Dengue Fever’s infectious sound

Dengue fever typically lasts six to seven days, but the Los Angeles sextet has gestated for more than a decade, ever since keyboardist Ethan Holtzman returned from a six-month tramp around Southeast Asia. Burned out from several years as a mental health caseworker, he bought a one-way ticket to Bangkok and, during the course of his travels, discovered Cambodian rock.

Influenced by ’60s garage-psych brought by soldiers on leave from Vietnam, Cambodian musicians gave the style their own twist. Distinguished by snaky vocals known as ghost singing, the style features female vocalists reaching registers so high their voices crack and then quickly drop to a lower pitch. When Holtzman brought back a stack of indigenous tapes upon returning in 1998, he soon discovered his guitarist brother Zac had been listening to similar music. “It was really bizarre,” Holtzman recalls.

In search of a lead, they stumbled upon Chhom Nimol, who’d sung for royalty before leaving Cambodia for Los Angeles. Last year, they released Venus on Earth, their third and best-selling disc, which featured a barely fluent Nimol singing in English for the first time.
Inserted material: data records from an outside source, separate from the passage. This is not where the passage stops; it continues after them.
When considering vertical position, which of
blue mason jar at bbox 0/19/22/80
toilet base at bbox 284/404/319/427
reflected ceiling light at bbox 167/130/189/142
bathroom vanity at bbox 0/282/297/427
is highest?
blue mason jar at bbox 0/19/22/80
While most of the album continues to mine a slithery, Cambodian strut equally muscular and graceful, the addition of English made quite a difference on last year’s European tour.  

“There were tons of screaming fans and they were all singing along,” says Holtzman. “That was a big realization; to have a couple songs in English helps a lot.”

On April 14, Dengue Fever celebrates the release of Sleepwalking Through the Mekong, a DVD rockumentary tracing the band’s 2007 trip to Cambodia. In between touring, the members are recording a fourth LP expected to explore new territory, including their first songs in a major key.  

“There’s still plenty of darkness to cancel that out,” Holtzman says. “We’re trying to do both.”